Start at the first record below and retype through the last, exactly.

──────── INFORMATION SHOWN ────────

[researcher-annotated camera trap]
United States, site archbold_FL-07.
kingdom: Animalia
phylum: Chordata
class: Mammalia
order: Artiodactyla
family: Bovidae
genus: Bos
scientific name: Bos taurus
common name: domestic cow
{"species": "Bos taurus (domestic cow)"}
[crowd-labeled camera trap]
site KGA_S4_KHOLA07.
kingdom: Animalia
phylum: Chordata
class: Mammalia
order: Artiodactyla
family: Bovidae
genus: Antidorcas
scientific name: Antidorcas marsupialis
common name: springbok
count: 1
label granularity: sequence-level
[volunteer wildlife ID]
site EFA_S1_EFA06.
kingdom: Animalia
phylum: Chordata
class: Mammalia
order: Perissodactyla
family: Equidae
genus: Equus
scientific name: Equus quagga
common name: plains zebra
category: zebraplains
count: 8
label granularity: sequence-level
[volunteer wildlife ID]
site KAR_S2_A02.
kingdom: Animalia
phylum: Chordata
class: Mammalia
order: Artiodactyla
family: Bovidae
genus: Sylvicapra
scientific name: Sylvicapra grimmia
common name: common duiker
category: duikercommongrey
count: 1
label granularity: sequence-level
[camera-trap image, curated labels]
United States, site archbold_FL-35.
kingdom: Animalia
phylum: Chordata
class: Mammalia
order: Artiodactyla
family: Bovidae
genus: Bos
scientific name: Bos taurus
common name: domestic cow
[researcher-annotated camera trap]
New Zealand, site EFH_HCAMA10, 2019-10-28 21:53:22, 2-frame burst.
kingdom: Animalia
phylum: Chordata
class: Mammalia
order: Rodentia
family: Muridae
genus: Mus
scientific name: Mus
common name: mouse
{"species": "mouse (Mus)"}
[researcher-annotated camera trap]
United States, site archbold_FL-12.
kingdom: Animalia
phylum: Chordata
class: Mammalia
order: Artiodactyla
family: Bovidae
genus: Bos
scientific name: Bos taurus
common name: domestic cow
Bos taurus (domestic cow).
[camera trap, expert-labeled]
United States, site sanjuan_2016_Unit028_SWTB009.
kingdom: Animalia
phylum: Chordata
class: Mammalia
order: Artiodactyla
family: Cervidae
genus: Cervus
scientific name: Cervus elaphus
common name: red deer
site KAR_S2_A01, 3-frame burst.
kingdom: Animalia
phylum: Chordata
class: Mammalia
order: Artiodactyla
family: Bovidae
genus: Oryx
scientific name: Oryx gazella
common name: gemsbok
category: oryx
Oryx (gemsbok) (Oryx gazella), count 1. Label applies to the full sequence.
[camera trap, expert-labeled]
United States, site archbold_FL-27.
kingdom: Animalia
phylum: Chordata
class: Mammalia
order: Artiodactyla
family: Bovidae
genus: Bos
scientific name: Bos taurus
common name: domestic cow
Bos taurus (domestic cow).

────────

- TASK RESULT -
[researcher-annotated camera trap]
United States, site archbold_FL-07.
kingdom: Animalia
phylum: Chordata
class: Mammalia
order: Artiodactyla
family: Bovidae
genus: Bos
scientific name: Bos taurus
common name: domestic cow
{"species": "Bos taurus (domestic cow)"}
[crowd-labeled camera trap]
site KGA_S4_KHOLA07.
kingdom: Animalia
phylum: Chordata
class: Mammalia
order: Artiodactyla
family: Bovidae
genus: Antidorcas
scientific name: Antidorcas marsupialis
common name: springbok
count: 1
label granularity: sequence-level
[volunteer wildlife ID]
site EFA_S1_EFA06.
kingdom: Animalia
phylum: Chordata
class: Mammalia
order: Perissodactyla
family: Equidae
genus: Equus
scientific name: Equus quagga
common name: plains zebra
category: zebraplains
count: 8
label granularity: sequence-level
[volunteer wildlife ID]
site KAR_S2_A02.
kingdom: Animalia
phylum: Chordata
class: Mammalia
order: Artiodactyla
family: Bovidae
genus: Sylvicapra
scientific name: Sylvicapra grimmia
common name: common duiker
category: duikercommongrey
count: 1
label granularity: sequence-level
[camera-trap image, curated labels]
United States, site archbold_FL-35.
kingdom: Animalia
phylum: Chordata
class: Mammalia
order: Artiodactyla
family: Bovidae
genus: Bos
scientific name: Bos taurus
common name: domestic cow
[researcher-annotated camera trap]
New Zealand, site EFH_HCAMA10, 2019-10-28 21:53:22, 2-frame burst.
kingdom: Animalia
phylum: Chordata
class: Mammalia
order: Rodentia
family: Muridae
genus: Mus
scientific name: Mus
common name: mouse
{"species": "mouse (Mus)"}
[researcher-annotated camera trap]
United States, site archbold_FL-12.
kingdom: Animalia
phylum: Chordata
class: Mammalia
order: Artiodactyla
family: Bovidae
genus: Bos
scientific name: Bos taurus
common name: domestic cow
Bos taurus (domestic cow).
[camera trap, expert-labeled]
United States, site sanjuan_2016_Unit028_SWTB009.
kingdom: Animalia
phylum: Chordata
class: Mammalia
order: Artiodactyla
family: Cervidae
genus: Cervus
scientific name: Cervus elaphus
common name: red deer
site KAR_S2_A01, 3-frame burst.
kingdom: Animalia
phylum: Chordata
class: Mammalia
order: Artiodactyla
family: Bovidae
genus: Oryx
scientific name: Oryx gazella
common name: gemsbok
category: oryx
Oryx (gemsbok) (Oryx gazella), count 1. Label applies to the full sequence.
[camera trap, expert-labeled]
United States, site archbold_FL-27.
kingdom: Animalia
phylum: Chordata
class: Mammalia
order: Artiodactyla
family: Bovidae
genus: Bos
scientific name: Bos taurus
common name: domestic cow
Bos taurus (domestic cow).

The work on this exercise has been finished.